> _SUPPLIED MATERIAL_:
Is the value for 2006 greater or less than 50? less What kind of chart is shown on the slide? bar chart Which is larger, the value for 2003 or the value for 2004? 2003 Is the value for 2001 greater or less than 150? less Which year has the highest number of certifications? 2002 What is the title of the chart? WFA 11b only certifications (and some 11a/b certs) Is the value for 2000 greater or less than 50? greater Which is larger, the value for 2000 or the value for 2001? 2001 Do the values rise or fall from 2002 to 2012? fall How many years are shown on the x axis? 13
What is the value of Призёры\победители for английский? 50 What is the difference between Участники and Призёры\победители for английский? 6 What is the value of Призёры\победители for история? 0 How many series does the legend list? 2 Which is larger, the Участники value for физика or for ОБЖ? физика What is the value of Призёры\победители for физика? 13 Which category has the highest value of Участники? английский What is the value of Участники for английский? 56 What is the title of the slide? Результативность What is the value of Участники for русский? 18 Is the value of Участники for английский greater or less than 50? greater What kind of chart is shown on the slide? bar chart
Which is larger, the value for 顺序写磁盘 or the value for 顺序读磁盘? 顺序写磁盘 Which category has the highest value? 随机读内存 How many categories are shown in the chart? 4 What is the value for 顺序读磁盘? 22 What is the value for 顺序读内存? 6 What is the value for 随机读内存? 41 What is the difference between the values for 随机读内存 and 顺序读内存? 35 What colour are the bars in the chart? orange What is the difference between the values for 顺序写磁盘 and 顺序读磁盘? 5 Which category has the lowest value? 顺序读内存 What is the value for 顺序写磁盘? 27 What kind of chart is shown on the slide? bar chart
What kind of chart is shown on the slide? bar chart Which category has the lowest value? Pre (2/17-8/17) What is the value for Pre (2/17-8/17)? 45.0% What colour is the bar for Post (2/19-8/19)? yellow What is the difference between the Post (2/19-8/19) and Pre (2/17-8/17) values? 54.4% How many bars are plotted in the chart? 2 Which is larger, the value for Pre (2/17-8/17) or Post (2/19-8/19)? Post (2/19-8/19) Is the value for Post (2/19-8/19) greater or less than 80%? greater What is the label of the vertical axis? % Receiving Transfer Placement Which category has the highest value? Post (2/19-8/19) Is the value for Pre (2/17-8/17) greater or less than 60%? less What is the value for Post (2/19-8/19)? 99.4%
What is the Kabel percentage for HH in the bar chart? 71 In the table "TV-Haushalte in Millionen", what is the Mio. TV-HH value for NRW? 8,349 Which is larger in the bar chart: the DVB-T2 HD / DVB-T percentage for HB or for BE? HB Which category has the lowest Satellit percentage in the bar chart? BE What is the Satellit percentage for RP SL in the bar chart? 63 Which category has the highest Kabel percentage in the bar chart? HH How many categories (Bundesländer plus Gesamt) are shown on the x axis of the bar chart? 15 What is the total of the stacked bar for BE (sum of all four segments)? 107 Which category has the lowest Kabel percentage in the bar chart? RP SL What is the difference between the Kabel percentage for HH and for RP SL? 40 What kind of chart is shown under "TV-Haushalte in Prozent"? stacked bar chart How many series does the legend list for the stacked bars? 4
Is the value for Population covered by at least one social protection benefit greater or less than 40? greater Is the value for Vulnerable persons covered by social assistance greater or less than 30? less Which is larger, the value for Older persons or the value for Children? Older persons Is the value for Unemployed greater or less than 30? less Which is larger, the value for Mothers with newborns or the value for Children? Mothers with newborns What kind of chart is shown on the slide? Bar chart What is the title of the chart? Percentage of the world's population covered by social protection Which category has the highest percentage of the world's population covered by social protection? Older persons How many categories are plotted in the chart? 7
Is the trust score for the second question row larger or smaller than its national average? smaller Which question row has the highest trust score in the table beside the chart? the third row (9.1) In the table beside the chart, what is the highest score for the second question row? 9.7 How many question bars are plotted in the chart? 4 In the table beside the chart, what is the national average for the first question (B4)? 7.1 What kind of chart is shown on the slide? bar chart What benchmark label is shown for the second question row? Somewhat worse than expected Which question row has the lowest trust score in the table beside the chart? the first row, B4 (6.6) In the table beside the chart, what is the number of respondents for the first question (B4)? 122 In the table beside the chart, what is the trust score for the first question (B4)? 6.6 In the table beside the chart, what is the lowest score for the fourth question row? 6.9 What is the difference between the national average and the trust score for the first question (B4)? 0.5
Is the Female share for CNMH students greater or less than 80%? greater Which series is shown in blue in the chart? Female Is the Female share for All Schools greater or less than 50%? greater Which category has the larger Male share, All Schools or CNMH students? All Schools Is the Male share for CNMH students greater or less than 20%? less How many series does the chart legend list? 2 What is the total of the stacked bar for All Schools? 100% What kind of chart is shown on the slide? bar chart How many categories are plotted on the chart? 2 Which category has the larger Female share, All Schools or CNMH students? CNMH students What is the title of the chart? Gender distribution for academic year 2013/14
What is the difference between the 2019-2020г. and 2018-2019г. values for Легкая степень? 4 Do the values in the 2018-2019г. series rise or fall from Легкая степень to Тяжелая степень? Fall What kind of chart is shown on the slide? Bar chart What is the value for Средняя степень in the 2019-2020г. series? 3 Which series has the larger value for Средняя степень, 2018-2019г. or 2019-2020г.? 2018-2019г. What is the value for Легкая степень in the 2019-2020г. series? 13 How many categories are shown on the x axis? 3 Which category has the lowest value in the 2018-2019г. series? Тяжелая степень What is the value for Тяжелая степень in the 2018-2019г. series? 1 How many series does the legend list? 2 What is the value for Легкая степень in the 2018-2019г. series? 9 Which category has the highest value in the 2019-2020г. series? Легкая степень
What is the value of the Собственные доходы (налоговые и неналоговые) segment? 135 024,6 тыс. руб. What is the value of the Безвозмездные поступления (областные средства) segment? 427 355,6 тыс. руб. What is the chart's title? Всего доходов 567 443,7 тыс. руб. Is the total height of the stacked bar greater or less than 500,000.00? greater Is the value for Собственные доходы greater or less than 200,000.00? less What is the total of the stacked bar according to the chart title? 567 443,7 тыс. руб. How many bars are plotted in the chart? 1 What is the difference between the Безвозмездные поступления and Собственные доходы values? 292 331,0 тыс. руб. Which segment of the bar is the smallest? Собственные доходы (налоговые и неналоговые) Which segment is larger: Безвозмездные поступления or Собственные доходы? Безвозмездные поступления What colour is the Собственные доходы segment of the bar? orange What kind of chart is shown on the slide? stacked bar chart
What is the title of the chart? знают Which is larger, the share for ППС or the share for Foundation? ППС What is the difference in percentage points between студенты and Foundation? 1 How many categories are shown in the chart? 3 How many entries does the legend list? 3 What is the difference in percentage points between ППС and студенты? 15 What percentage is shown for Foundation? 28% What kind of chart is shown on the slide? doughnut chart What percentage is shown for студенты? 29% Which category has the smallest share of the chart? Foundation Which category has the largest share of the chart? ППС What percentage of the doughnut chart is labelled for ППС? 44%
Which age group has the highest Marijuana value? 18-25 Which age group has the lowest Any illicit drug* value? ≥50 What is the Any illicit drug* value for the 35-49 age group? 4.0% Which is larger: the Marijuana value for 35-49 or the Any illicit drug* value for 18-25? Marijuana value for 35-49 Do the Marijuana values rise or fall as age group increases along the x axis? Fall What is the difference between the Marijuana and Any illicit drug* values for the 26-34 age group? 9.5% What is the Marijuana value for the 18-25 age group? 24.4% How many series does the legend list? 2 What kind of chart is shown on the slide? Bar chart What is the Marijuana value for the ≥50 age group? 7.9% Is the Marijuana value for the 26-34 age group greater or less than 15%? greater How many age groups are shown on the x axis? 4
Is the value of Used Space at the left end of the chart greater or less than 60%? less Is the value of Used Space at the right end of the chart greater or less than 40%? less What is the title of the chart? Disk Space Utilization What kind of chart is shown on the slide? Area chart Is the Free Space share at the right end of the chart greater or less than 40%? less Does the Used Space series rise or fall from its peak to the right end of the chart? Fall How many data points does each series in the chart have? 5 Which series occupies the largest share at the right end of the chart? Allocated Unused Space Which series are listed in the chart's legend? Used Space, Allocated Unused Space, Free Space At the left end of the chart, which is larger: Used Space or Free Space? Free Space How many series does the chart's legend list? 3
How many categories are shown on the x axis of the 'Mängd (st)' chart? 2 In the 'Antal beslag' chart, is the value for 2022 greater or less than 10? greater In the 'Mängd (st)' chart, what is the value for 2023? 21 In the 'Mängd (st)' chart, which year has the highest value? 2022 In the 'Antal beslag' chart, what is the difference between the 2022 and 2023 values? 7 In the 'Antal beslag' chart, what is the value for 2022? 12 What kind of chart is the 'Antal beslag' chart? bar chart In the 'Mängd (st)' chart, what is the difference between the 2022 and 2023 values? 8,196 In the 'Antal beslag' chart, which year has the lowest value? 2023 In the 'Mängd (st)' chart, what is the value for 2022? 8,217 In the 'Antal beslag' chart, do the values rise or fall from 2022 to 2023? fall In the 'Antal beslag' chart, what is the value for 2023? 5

> _TASK REQUIREMENTS_: Copy the material from its first line through the line containing "What is the value of Призёры\победители for английский?", both included, without changing a character.

> _TASK SOLUTION_:
Is the value for 2006 greater or less than 50? less What kind of chart is shown on the slide? bar chart Which is larger, the value for 2003 or the value for 2004? 2003 Is the value for 2001 greater or less than 150? less Which year has the highest number of certifications? 2002 What is the title of the chart? WFA 11b only certifications (and some 11a/b certs) Is the value for 2000 greater or less than 50? greater Which is larger, the value for 2000 or the value for 2001? 2001 Do the values rise or fall from 2002 to 2012? fall How many years are shown on the x axis? 13
What is the value of Призёры\победители for английский? 50 What is the difference between Участники and Призёры\победители for английский? 6 What is the value of Призёры\победители for история? 0 How many series does the legend list? 2 Which is larger, the Участники value for физика or for ОБЖ? физика What is the value of Призёры\победители for физика? 13 Which category has the highest value of Участники? английский What is the value of Участники for английский? 56 What is the title of the slide? Результативность What is the value of Участники for русский? 18 Is the value of Участники for английский greater or less than 50? greater What kind of chart is shown on the slide? bar chart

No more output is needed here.